» **What is asked**:
1. In the passage below on Art Buchwald in postwar Paris, on what date did he disembark at Le Havre?
2. From the passage below on Art Buchwald in postwar Paris, extract the portion starting at "The generation born" and ending at "palpable generational malaise.".

» **Page text**:
Begin
The generation born around 1925 was coming of age and felt slightly out of place, unsure and unsettled. An article by Roger Stéphane in Les Temps modernes titled “Born in 1925” had looked into precisely this palpable generational malaise.
We, born in 1925, must be cautious: we must not believe in anything, we must not feel close to anyone or anything for we know we can lose everything and everybody, truths and opinions. Then, we realise, with a new freshness, that there is no solution, only “may-be.” We, twenty years old in 1945, are wise people. We have nothing to learn from religions and from philosophy. We know how to savour the deepest and most durable joys in the middle of a demented world.4
John L. Brown, the Paris columnist of the New York Times Magazine, on one of his numerous visits to the city, had felt that generational mal être and put it this way to his readers:
This Bohemia has ceased to believe in style, has ceased to believe in art and, to a serious degree, has ceased to believe in man. They find a savage anti-humanism more honest than a party-dictated doctrine of “brotherhood.” But in the midst of this despair, life goes on. At twenty, metaphysical anguish is a torment that comes and goes, that can even be rather pleasant and distinguished in understanding company. “See you at the Flore at five?”5
LIKE A FRENCH FIDDLER ON THE ROOF
Twenty-two-year-old Art Buchwald was among those thousands of students flocking to Paris’s Left Bank that summer. Traveling to the city on the GI Bill program, he disembarked from the Marine Jumper in Le Havre on June 12, 1948. The ship was loaded with rosy-cheeked American students just like him. “We carried hardly any luggage, but if we’d declared our dreams to French customs, they would have been worth thousands of dollars in duty,”6 he later wrote. The son of an Austrian-Hungarian Jewish curtain manufacturer, Buchwald spent his early years in New York’s Hebrew Orphan Asylum after his father lost his business in the Great Depression, but he had high hopes for the rest of his life. After deceiving the U.S. Marine Corps about his age, he had served in the Pacific in the last years of the war. The Marines, however, had not had much use for him; perhaps Paris would be different.
On his first night there, he found a cheap hotel in Pigalle. The next morning he realized the hotel rented most of its rooms by the hour, except for penniless tourists like him. He enjoyed Pigalle enormously; he thought he was a character in an Utrillo painting with his string bag to carry vegetables from the food stalls. After enrolling at the Alliance Française on the boulevard Raspail, he found a studio flat on the place Clichy in the 9th arrondissement for five dollars a month. He did not know his right bank from his left and could not have cared less. Unlike Norman Mailer, he did not dream of conjugating subjunctive verbs for the next twelve months. When an ex-GI told him he could bribe the girl checking attendance every morning at the Alliance Française for two dollars a month, he seized his chance: no French lessons and still his monthly stipend from the U.S. government. He would not have to sweat over Molière. “If all the GIs in Paris who are supposed to be enrolled went to class, they would need a soccer stadium to accommodate them,”7 laughed his friend. The very resourceful Buchwald discovered other ways to add to his kitty. As an American citizen, he was entitled to gasoline stamps in exchange for dollars. He sold his gas coupons to taxi drivers for $25 a month. “So with $75 from the GI Bill and $25 from gasoline stamps, I was as rich as a French fiddler on the roof.”8
With no Sorbonne lectures or French grammar lessons, Buchwald had all the time in the world to flirt. Jovial and charming, he was also chubby and nearsighted. He was not the sort of man that women fell for at first glance. He needed to make them laugh before offering to buy them a drink, so café terraces were not the best places for Buchwald to try to seduce girls. He accidentally discovered that the best honeytrap in Paris was the Louvre Museum. “Women of all nationalities went there alone because they considered it safe and assumed that anyone looking at the Tintorettos could be trusted,”9 and be talked to. Art, however, was about to wake up from his Utrillo fairy tale. One morning in July 1948 he was summoned to a meeting at the U.S. embassy. The Veterans Administration knew he was not attending classes, and this meant the end of his monthly allowance. If Art wanted to stay in Paris, he would have to find a job, and quickly. He wanted to write for newspapers. If he had managed to trick the U.S. Marines, surely he could trick the International Herald Tribune?
End
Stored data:
Begin
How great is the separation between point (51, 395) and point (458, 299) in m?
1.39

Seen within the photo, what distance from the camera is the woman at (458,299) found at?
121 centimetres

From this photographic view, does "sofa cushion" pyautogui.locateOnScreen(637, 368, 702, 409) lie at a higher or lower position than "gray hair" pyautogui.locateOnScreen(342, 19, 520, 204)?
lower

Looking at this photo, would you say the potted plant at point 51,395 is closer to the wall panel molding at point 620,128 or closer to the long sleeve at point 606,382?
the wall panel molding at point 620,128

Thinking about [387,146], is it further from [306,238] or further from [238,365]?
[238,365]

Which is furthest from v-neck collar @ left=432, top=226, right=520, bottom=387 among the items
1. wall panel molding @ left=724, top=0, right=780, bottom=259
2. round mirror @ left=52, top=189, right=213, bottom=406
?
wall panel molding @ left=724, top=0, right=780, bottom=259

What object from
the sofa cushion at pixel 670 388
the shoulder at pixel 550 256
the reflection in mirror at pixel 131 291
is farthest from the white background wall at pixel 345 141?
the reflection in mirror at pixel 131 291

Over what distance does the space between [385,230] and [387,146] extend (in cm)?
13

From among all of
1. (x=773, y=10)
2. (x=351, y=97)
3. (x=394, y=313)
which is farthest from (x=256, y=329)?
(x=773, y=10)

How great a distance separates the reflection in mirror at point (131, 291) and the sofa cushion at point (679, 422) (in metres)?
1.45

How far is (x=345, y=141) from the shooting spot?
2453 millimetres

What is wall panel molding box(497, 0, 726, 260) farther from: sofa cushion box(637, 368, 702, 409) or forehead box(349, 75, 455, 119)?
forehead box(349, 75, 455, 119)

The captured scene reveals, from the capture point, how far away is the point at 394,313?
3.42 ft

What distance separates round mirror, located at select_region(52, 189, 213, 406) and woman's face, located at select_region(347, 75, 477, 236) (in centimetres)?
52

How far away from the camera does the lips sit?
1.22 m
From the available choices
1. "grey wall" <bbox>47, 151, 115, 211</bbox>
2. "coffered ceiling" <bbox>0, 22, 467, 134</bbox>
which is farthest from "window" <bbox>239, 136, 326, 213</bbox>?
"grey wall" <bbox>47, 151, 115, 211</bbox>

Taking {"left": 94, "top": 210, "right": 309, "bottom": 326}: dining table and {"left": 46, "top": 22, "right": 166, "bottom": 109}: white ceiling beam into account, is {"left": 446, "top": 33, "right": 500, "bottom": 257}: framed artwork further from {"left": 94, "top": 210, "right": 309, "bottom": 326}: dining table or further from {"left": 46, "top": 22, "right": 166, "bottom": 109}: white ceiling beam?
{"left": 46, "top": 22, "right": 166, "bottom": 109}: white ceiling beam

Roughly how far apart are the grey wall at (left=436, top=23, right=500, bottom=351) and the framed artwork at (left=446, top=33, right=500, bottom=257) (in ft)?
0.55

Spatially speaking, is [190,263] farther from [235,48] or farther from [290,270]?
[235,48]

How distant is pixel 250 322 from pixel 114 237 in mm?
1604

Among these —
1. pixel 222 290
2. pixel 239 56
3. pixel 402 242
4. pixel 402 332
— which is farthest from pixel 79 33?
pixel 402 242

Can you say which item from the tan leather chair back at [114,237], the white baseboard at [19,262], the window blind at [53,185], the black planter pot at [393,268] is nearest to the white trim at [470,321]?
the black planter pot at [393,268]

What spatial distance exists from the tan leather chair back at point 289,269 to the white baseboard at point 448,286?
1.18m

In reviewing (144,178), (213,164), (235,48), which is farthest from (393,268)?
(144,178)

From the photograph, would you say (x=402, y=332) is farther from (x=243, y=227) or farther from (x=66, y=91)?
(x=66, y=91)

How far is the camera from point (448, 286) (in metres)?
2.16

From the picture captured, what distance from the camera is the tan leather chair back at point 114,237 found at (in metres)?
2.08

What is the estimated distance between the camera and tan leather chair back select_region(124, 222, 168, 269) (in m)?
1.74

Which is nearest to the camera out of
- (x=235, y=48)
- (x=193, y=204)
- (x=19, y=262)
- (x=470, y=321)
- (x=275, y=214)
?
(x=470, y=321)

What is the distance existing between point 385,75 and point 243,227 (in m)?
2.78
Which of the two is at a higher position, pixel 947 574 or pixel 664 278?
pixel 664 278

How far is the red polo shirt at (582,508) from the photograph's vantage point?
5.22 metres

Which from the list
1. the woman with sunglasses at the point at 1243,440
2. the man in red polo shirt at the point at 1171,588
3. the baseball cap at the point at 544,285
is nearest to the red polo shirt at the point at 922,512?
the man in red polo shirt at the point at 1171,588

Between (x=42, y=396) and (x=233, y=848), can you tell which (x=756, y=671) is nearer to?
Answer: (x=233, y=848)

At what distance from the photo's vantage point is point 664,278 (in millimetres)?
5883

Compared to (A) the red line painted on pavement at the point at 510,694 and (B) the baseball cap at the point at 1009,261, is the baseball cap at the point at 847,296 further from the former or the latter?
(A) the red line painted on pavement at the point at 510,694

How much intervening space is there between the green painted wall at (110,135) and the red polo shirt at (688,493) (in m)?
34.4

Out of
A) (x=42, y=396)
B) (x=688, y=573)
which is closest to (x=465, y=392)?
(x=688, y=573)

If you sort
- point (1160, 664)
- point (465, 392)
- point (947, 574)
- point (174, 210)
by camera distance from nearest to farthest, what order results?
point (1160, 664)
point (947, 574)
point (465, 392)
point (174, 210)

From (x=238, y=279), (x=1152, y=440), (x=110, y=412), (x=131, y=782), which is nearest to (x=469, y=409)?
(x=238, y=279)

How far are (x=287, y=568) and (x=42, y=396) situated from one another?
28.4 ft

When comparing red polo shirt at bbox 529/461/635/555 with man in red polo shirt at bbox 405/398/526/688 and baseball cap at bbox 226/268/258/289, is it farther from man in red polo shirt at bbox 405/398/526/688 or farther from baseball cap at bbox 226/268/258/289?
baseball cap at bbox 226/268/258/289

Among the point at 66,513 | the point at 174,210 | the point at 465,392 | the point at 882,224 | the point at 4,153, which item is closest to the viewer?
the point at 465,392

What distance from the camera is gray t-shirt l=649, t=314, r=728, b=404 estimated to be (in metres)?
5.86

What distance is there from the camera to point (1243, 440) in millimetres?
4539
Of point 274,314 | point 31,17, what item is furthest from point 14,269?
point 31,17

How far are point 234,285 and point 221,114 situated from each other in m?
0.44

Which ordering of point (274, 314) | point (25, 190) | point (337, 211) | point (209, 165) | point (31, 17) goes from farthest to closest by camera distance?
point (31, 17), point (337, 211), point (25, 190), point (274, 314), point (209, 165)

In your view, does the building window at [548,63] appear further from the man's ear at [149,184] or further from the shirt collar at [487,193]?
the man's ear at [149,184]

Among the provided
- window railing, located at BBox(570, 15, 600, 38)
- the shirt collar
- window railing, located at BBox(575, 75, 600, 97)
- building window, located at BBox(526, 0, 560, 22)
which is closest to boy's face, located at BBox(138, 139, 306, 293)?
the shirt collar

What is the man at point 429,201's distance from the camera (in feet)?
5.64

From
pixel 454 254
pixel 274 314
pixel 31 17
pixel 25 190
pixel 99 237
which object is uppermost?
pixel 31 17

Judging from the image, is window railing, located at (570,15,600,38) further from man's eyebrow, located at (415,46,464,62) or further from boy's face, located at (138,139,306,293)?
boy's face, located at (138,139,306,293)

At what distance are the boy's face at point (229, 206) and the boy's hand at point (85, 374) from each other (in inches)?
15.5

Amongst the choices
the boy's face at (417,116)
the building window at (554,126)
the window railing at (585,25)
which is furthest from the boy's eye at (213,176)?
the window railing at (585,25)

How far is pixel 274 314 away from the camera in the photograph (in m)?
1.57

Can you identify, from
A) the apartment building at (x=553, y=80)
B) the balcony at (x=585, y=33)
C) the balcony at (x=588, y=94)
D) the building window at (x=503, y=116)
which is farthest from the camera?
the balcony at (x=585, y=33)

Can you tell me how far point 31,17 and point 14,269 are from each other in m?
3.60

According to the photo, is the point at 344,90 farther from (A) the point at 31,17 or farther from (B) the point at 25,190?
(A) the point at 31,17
End
» **Responses per task**:
1. June 12, 1948

2.
The generation born around 1925 was coming of age and felt slightly out of place, unsure and unsettled. An article by Roger Stéphane in Les Temps modernes titled “Born in 1925” had looked into precisely this palpable generational malaise.